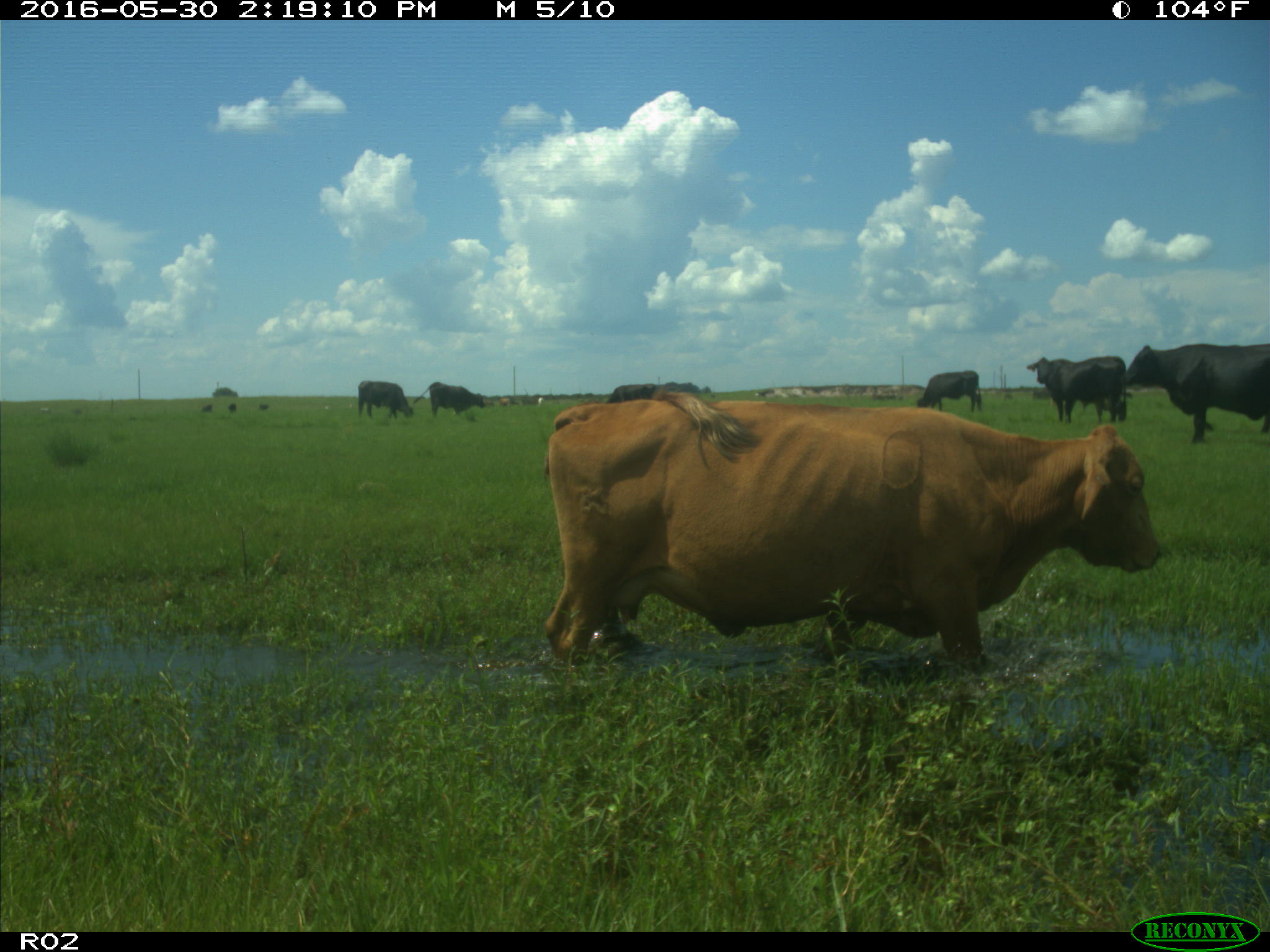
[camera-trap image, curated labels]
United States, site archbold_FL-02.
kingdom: Animalia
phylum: Chordata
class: Mammalia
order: Artiodactyla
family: Bovidae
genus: Bos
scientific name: Bos taurus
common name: domestic cow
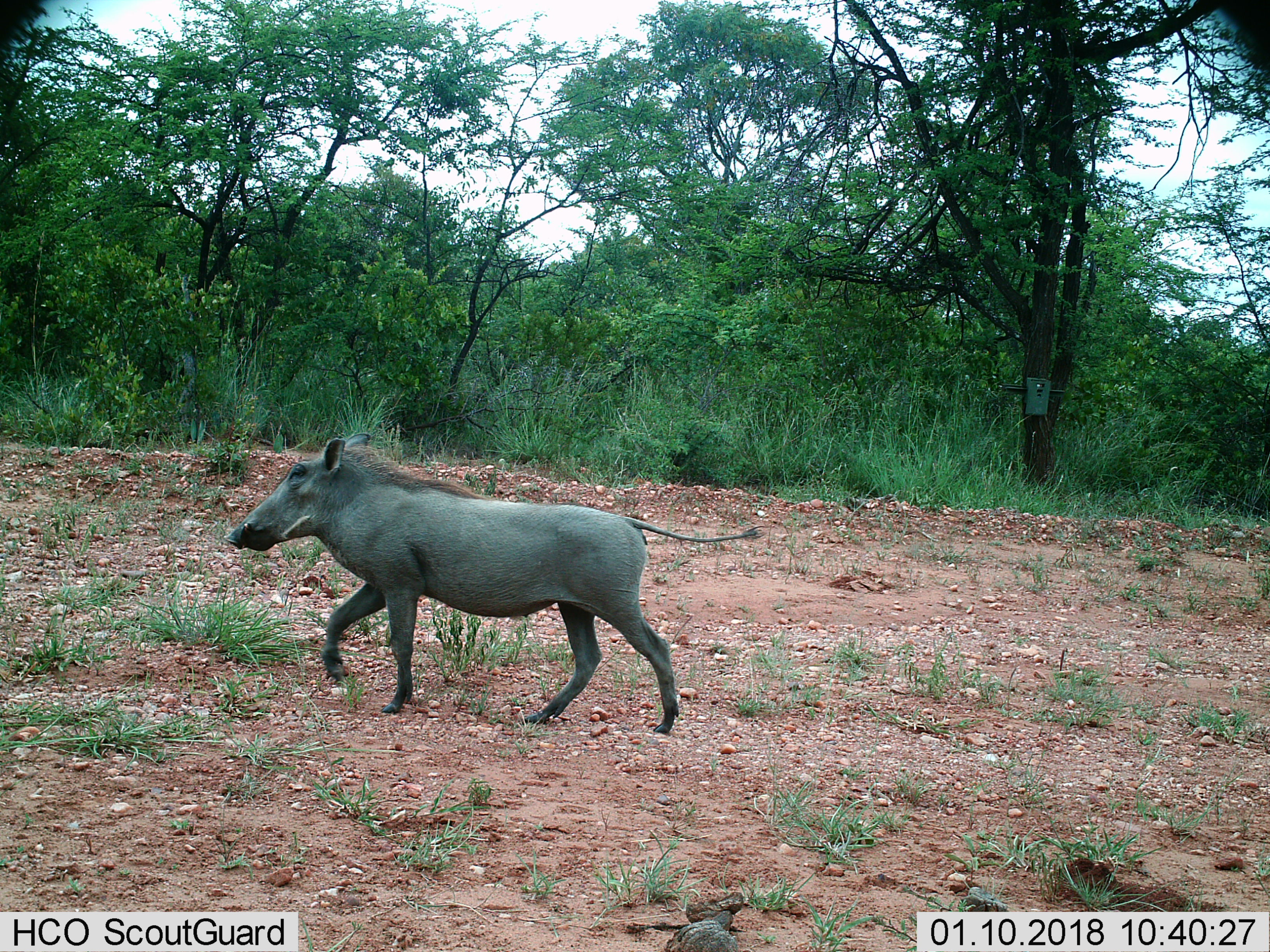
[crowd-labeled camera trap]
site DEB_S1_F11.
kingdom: Animalia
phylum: Chordata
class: Mammalia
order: Artiodactyla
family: Suidae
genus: Phacochoerus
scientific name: Phacochoerus africanus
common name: warthog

======

Find "site" in the data above. Report each line where it appears.

### RESULT FOR THIS TASK
United States, site archbold_FL-02.
site DEB_S1_F11.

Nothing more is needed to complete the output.